As much as I loved Robin Williams, I have to admit that the liberties taken with the movies he's starred in has always bugged me, but I think the phrase "based on a true story" lost all meaning for me when it started being applied to Hollywood horror films involving possessions and ghosts. It turns out the MPAA doesn't regulate the use of the phrase "based on a true story," so anybody can use it wherever they want.
"Based on a true story." |
When I initially heard that the Jason Statham movie The Bank Job was "based on a true story," I had my doubts. After all, surely this would be a movie where Jason Statham kicks a lot of guys in the face and talks like a man whose voice was just paved over with gravel, right?

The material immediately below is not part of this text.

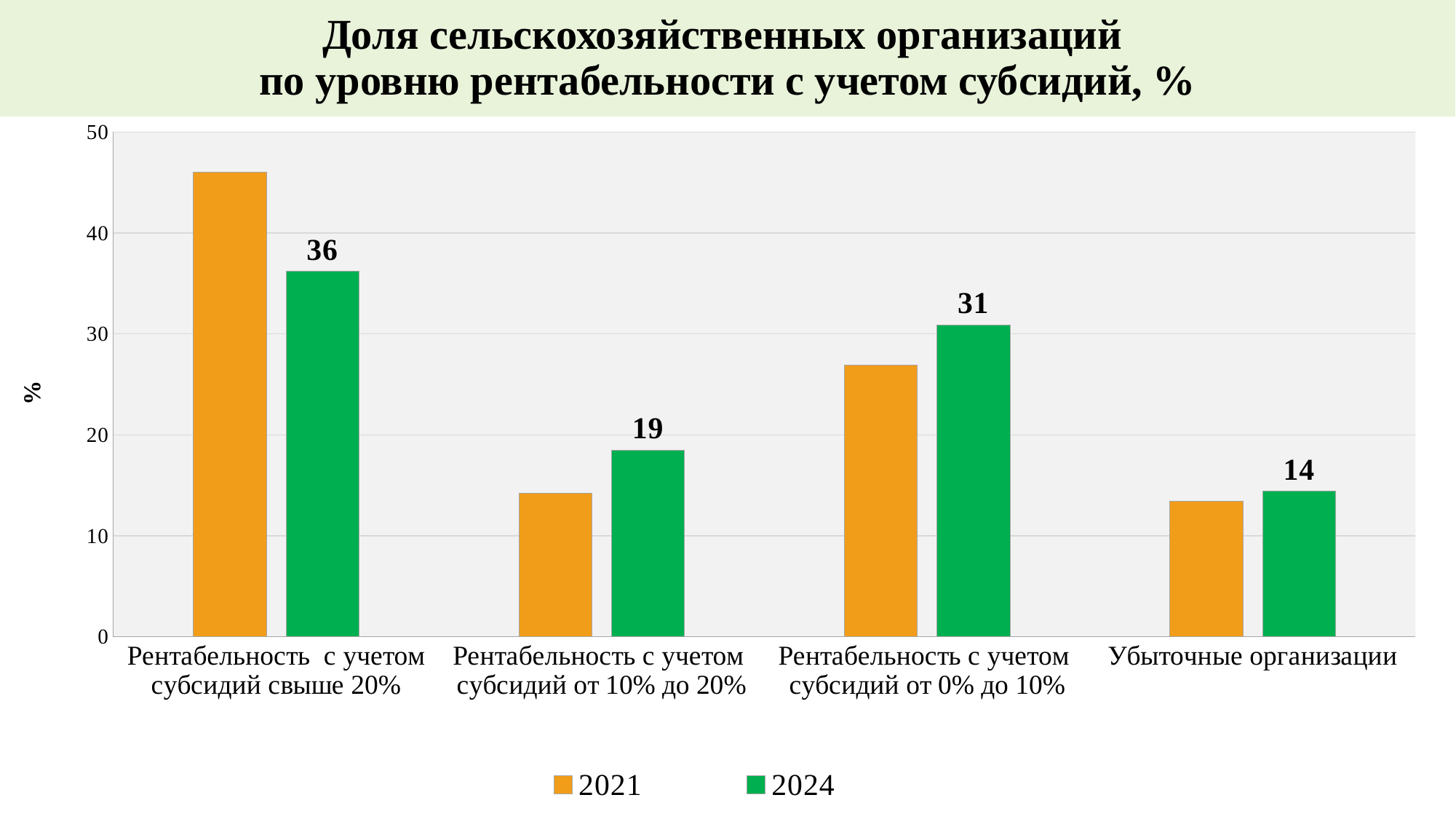
Is the 2021 value for "Рентабельность с учетом субсидий свыше 20%" greater or less than 40? greater What is the 2024 value for "Убыточные организации"? 14 What is the 2024 value for "Рентабельность с учетом субсидий свыше 20%"? 36 How many series does the legend list? 2 What is the difference between the 2024 values for "Рентабельность с учетом субсидий свыше 20%" and "Рентабельность с учетом субсидий от 10% до 20%"? 17 How many categories are shown on the x axis? 4 Is the 2021 value for "Рентабельность с учетом субсидий от 0% до 10%" greater or less than 30? less Which category has the highest 2024 value? Рентабельность с учетом субсидий свыше 20% Which category has the lowest 2024 value? Убыточные организации For "Рентабельность с учетом субсидий свыше 20%", which year has the larger value, 2021 or 2024? 2021 What is the 2024 value for "Рентабельность с учетом субсидий от 10% до 20%"? 19 What is the 2024 value for "Рентабельность с учетом субсидий от 0% до 10%"? 31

Pictured: Every scene from every Jason Statham movie. |
If you ignore the "based on a true story" bit, the story still holds up as believable. You could see a government agency attempt to use petty criminals to steal something they can't legally retrieve (look at Watergate). You can see a criminal getting way in over his head with what was supposed to be a simple job. Some facts in the story actually are true, like the fact that the police were tipped off because an amateur ham radio operator overheard the walkie-talkie conversations between the gang. The government did attempt to hush things up. As near as I can tell, there really were millions of dollars worth of cash, gold, jewelry, and other items stolen, and lots of people with safe deposit boxes never filed insurance claims.

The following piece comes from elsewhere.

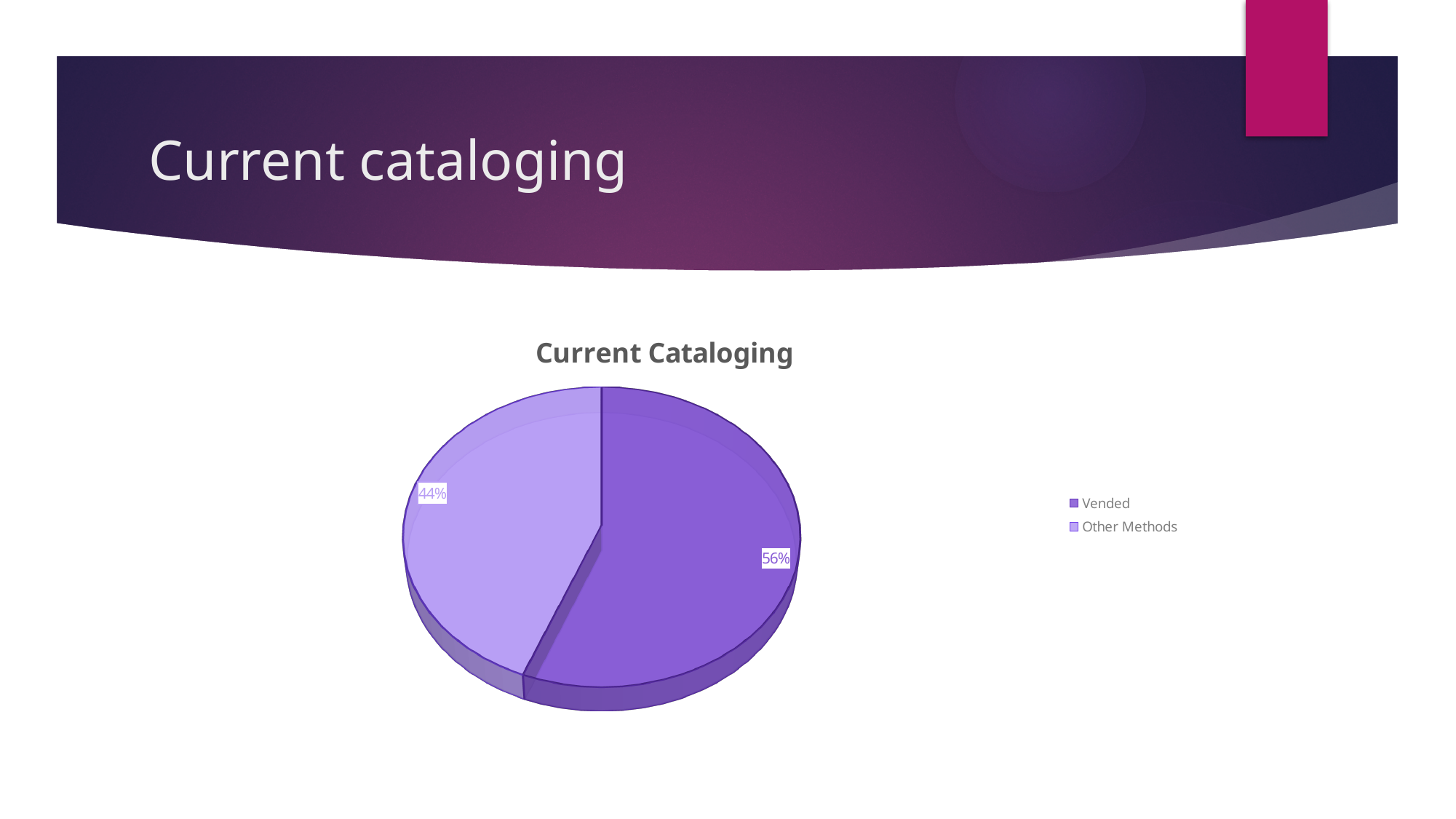
How many slices does the pie chart have? 2 Which slice is the smallest? Other Methods Which slice is the largest? Vended Is the value for Other Methods greater or less than 50%? less Which is larger, Vended or Other Methods? Vended What is the difference in percentage points between Vended and Other Methods? 12 Which legend entry is shown in the lighter purple colour? Other Methods What share of the pie does Other Methods account for? 44% What is the title of the chart? Current Cataloging How many entries does the legend list? 2 What kind of chart is shown on the slide? pie chart What share of the pie does Vended account for? 56%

But what about the movie? What makes it good? Well, for one thing, there's some real, genuine tension in certain scenes that, in most other movies, would fall flat on their face. A scene involving a dropped walkie-talkie is actually pretty tense because it leaves people on both sides of the law unaware of what's going on. The last ditch attempt at get all the good guys and bad guys together at the climax feels about as mashed up and chaotic as you'd think a real world attempt to bring forces against each other would go.
The setting is wonderfully British (as in it's rather cold and looks like it's constantly wet), and even though there aren't that many locations, each one manages to be used to shed some light on the personalities of the people taking part in the film. The home that Jason Statham and his wife raise their children in seems warm and "normal," but with a simple door being closed, it can start to feel somehow both extremely closed in and also very fragile, like the walls would crumble away in a moment should something go wrong. The shop purchased by the robbers to drill from into the bank manages to look extremely well-built and stocked (like, say, a place professionals would hang out) but also has product scattered and disorganized (small-time criminals, we'll say, trying something big without really knowing what they're doing).

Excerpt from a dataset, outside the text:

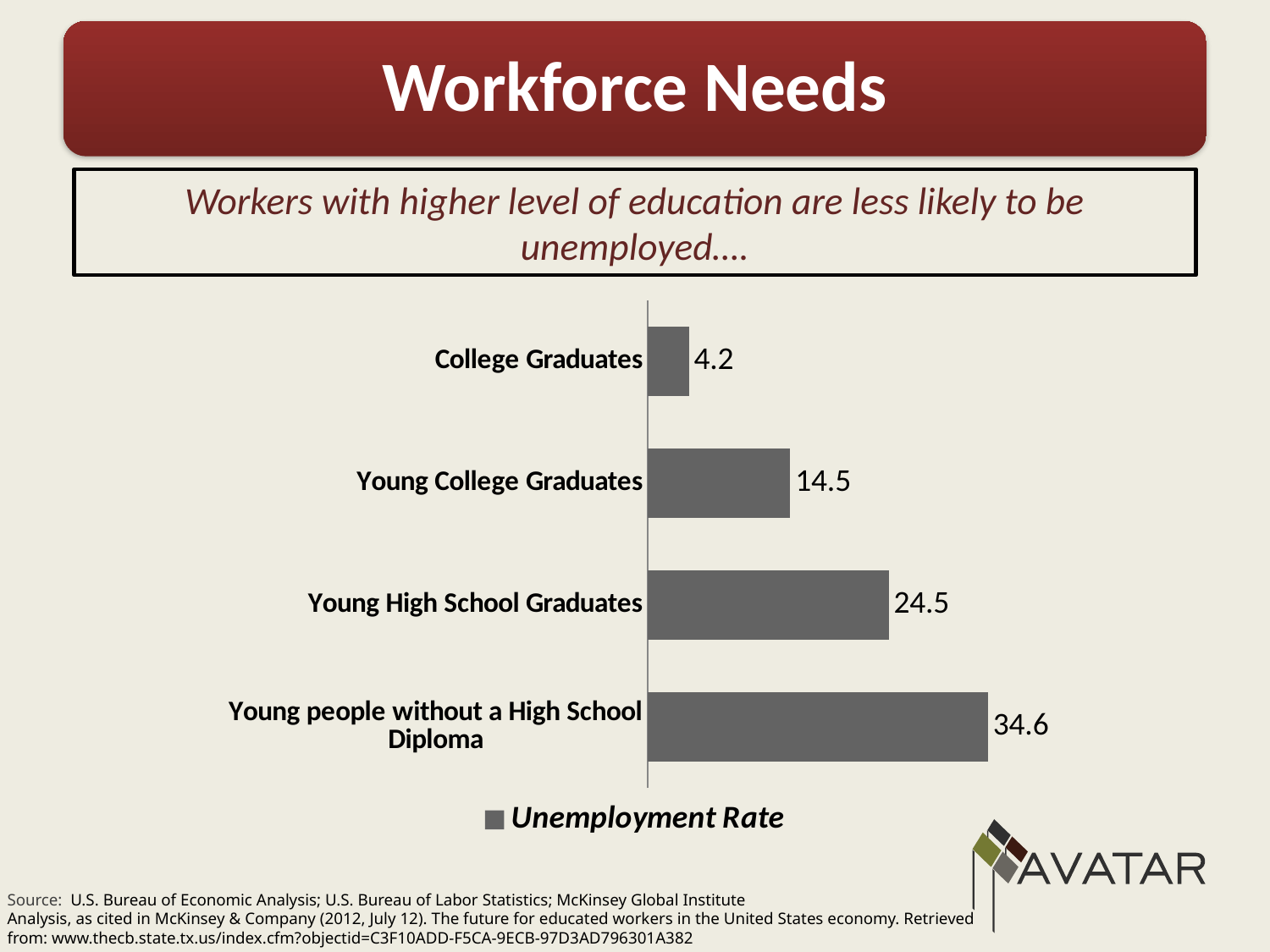
What is the unemployment rate for Young people without a High School Diploma? 34.6 Which has a higher unemployment rate, Young High School Graduates or Young College Graduates? Young High School Graduates What is the unemployment rate for Young High School Graduates? 24.5 What series name is shown in the chart legend? Unemployment Rate What is the difference in unemployment rate between Young College Graduates and College Graduates? 10.3 Which category has the lowest unemployment rate? College Graduates What is the unemployment rate for College Graduates? 4.2 What type of chart is shown on the slide? Bar chart How many categories are shown in the chart? 4 What is the difference in unemployment rate between Young people without a High School Diploma and Young High School Graduates? 10.1 Which category has the highest unemployment rate? Young people without a High School Diploma What is the unemployment rate for Young College Graduates? 14.5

Jason Statham was really the only actor I recognized (which I think actually helped the movie, because I spent more time just seeing the characters as their characters, not as actors playing characters). I suppose I did recognize Saffron Burrows from her role on Agents of SHIELD, but it took me a while. Each character involved in the heist brings a a likability to their role, and each of the villains is despicable in their own way. Manipulators, murderers, and porn kingpins, they manage to reach into the darkest corners of both the justice system and the criminal underworld and present a genuine threat to the "heroes."
I enjoyed the movie, regardless of how much of it was "real" and how much of it wasn't. It's pretty cheap at movie stores these days. I got mine on blu-ray from a local shop for about eight dollars. It's worth the sit down. While it doesn't really contribute anything new to the heist movie genre, it presents what it does have extremely well.